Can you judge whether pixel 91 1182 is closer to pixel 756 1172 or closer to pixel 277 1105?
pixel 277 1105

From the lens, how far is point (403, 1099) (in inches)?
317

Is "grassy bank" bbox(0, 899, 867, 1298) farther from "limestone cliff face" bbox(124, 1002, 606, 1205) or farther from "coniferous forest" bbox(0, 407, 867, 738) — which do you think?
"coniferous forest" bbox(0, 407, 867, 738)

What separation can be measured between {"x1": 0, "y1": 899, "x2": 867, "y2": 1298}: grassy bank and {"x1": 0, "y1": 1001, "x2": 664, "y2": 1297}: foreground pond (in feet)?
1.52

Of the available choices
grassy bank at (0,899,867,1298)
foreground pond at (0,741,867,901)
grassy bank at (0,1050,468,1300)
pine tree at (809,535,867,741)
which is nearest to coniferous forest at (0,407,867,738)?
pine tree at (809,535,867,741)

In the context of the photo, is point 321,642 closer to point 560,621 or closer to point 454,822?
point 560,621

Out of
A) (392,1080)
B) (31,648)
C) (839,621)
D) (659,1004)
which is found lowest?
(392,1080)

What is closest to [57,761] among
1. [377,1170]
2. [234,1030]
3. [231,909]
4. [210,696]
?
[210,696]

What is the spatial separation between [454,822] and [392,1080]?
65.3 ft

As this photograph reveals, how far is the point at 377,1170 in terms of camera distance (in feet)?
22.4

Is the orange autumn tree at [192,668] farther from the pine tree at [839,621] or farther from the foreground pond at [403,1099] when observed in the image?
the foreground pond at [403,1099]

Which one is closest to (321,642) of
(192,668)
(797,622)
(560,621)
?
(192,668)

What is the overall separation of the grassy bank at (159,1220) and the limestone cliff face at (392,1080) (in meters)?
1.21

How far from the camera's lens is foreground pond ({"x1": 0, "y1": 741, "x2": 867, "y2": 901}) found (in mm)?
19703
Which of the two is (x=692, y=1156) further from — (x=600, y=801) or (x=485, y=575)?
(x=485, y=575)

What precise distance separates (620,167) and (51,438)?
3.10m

——————

- [THE TASK]
Put all of the records above into a numbered list, leaving out the blank lines.

- [OUTPUT]
1. Can you judge whether pixel 91 1182 is closer to pixel 756 1172 or closer to pixel 277 1105?
2. pixel 277 1105
3. From the lens, how far is point (403, 1099) (in inches)?
4. 317
5. Is "grassy bank" bbox(0, 899, 867, 1298) farther from "limestone cliff face" bbox(124, 1002, 606, 1205) or farther from "coniferous forest" bbox(0, 407, 867, 738) — which do you think?
6. "coniferous forest" bbox(0, 407, 867, 738)
7. What separation can be measured between {"x1": 0, "y1": 899, "x2": 867, "y2": 1298}: grassy bank and {"x1": 0, "y1": 1001, "x2": 664, "y2": 1297}: foreground pond (in feet)?
8. 1.52
9. Of the available choices
10. grassy bank at (0,899,867,1298)
11. foreground pond at (0,741,867,901)
12. grassy bank at (0,1050,468,1300)
13. pine tree at (809,535,867,741)
14. which is nearest to coniferous forest at (0,407,867,738)?
15. pine tree at (809,535,867,741)
16. In the context of the photo, is point 321,642 closer to point 560,621 or closer to point 454,822?
17. point 560,621
18. Out of
19. A) (392,1080)
20. B) (31,648)
21. C) (839,621)
22. D) (659,1004)
23. which is found lowest?
24. (392,1080)
25. What is closest to [57,761] among
26. 1. [377,1170]
27. 2. [234,1030]
28. 3. [231,909]
29. 4. [210,696]
30. ?
31. [210,696]
32. What is the spatial separation between [454,822] and [392,1080]?
33. 65.3 ft
34. As this photograph reveals, how far is the point at 377,1170 in terms of camera distance (in feet)?
35. 22.4
36. Is the orange autumn tree at [192,668] farther from the pine tree at [839,621] or farther from the foreground pond at [403,1099] when observed in the image?
37. the foreground pond at [403,1099]
38. Which one is closest to (321,642) of
39. (192,668)
40. (797,622)
41. (560,621)
42. ?
43. (192,668)
44. What is the overall separation of the grassy bank at (159,1220) and the limestone cliff face at (392,1080) (in meters)?
45. 1.21
46. How far from the camera's lens is foreground pond ({"x1": 0, "y1": 741, "x2": 867, "y2": 901}) found (in mm)?
47. 19703
48. Which of the two is (x=692, y=1156) further from — (x=600, y=801) or (x=485, y=575)?
49. (x=485, y=575)
50. What precise distance separates (620,167) and (51,438)?
51. 3.10m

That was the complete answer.